STEPHEN KISSLER: So at the moment, antigen testing is, to my knowledge, only approved for use with oversight in a clinical care setting. And so in that sense, I believe it is still reportable, although I think the recommendation is to follow those up with a PCR test. Most people get tested twice. So I think that that’s the standard whether or not that’s actually occurring. So yeah, I think that as antigen tests sort of become more widespread and as confidence in them increases sort of as we’re gathering more data, to the extent that they align with PCR tests, I can see us shifting to a scenario where those are playing a larger role in surveillance and understanding the level of prevalence in the community. And I wish I could say this decisively, I’m not actually sure to the extent to which antigen tests are reportable relative to PCR. I think that they are in certain settings. But again, I’d have to speak with a clinician. And I imagine it varies from place to place anyhow. But nevertheless, I think that due to their speed and also because it seems like their accuracy is pretty good, I think that whether or not they are now, they will play a really crucial role in surveillance and clinical diagnostics moving forward.
Q: So would your recommendation then to make these test results referable so we can keep a case count? Or is this just really not practical?

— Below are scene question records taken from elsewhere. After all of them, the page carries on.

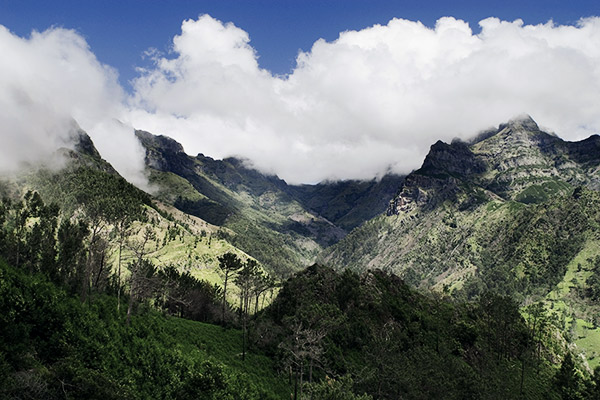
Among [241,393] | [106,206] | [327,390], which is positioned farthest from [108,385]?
[106,206]

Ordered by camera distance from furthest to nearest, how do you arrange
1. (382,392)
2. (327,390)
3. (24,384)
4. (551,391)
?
(551,391), (382,392), (327,390), (24,384)

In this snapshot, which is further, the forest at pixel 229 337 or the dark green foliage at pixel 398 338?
the dark green foliage at pixel 398 338

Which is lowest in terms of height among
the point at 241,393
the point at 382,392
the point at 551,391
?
the point at 551,391

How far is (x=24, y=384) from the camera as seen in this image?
2341cm

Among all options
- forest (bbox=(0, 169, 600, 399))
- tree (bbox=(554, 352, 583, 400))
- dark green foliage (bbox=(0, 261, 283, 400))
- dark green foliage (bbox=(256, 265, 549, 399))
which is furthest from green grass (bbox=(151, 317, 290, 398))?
tree (bbox=(554, 352, 583, 400))

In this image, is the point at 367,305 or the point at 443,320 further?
the point at 443,320

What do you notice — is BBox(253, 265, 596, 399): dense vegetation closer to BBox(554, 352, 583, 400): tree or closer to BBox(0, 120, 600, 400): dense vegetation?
BBox(0, 120, 600, 400): dense vegetation

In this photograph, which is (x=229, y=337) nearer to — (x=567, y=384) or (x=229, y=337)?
(x=229, y=337)

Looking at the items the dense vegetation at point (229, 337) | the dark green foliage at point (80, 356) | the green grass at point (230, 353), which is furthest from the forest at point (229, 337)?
the green grass at point (230, 353)

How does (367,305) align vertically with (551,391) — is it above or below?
above

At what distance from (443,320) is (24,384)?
128m

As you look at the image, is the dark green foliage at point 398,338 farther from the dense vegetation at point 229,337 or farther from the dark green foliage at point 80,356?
the dark green foliage at point 80,356

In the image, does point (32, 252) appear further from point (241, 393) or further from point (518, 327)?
point (518, 327)

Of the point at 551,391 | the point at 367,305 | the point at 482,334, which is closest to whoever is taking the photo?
the point at 551,391
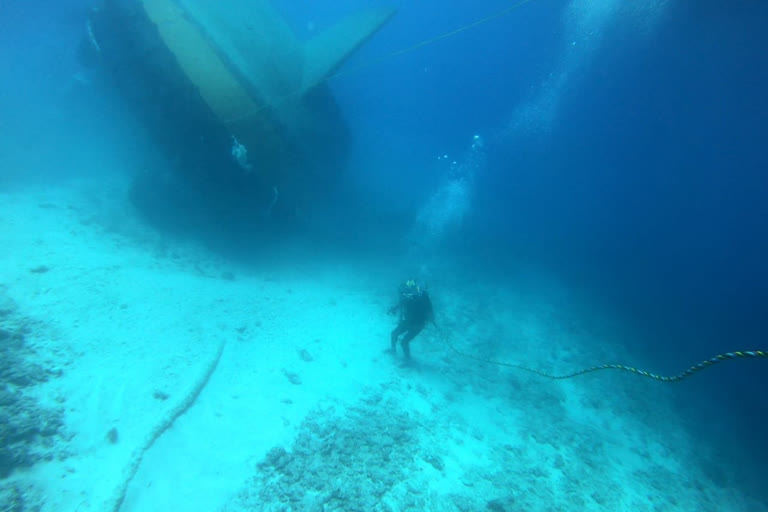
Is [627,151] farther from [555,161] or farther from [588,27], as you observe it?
[588,27]

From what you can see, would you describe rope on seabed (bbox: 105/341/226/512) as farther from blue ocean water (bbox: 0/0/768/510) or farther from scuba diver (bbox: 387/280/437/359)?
scuba diver (bbox: 387/280/437/359)

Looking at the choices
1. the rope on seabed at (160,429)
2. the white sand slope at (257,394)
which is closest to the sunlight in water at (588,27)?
the white sand slope at (257,394)

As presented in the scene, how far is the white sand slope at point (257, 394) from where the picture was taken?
3.73 meters

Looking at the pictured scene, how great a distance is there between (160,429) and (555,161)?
165 feet

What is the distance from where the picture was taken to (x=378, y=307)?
31.8 feet

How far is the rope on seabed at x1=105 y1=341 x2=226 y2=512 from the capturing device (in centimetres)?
314

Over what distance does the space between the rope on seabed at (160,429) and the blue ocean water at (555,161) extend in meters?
1.44

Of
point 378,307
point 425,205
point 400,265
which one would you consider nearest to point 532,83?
point 425,205

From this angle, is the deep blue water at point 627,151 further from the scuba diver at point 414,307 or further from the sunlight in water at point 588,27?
the scuba diver at point 414,307

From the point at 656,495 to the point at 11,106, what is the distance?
31011 millimetres

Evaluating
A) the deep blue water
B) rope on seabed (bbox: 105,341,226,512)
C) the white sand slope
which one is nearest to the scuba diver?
the white sand slope

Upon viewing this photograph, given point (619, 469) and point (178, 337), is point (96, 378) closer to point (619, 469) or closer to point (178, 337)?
point (178, 337)

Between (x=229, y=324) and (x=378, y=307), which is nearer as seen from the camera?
(x=229, y=324)

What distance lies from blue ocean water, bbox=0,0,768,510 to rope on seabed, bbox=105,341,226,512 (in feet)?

STEPHEN KISSLER: Yeah, I mean, I think that we do lots of reporting. And so I think I think it is practical and I would recommend it, although I would also recommend reporting which platform the test was done on. If we’re just reporting positives and negatives, it can be difficult to compare across platforms and to know for sure how to match up the data. So as long as we’re reporting the outcomes of those tests and reporting that their antigen tests and which tests they are, then I think that absolutely that’s something that ought to be reported. And I think that we have good frameworks for doing that.
Q: Thank you very much.
STEPHEN KISSLER: Thanks.
MODERATOR: It looks like it’s our last question so far. Do you have any final thoughts you’d like to share with us?
STEPHEN KISSLER: No. Just thanks very much for your time, good questions and wish you all the best.
This concludes the September 23rd press conference.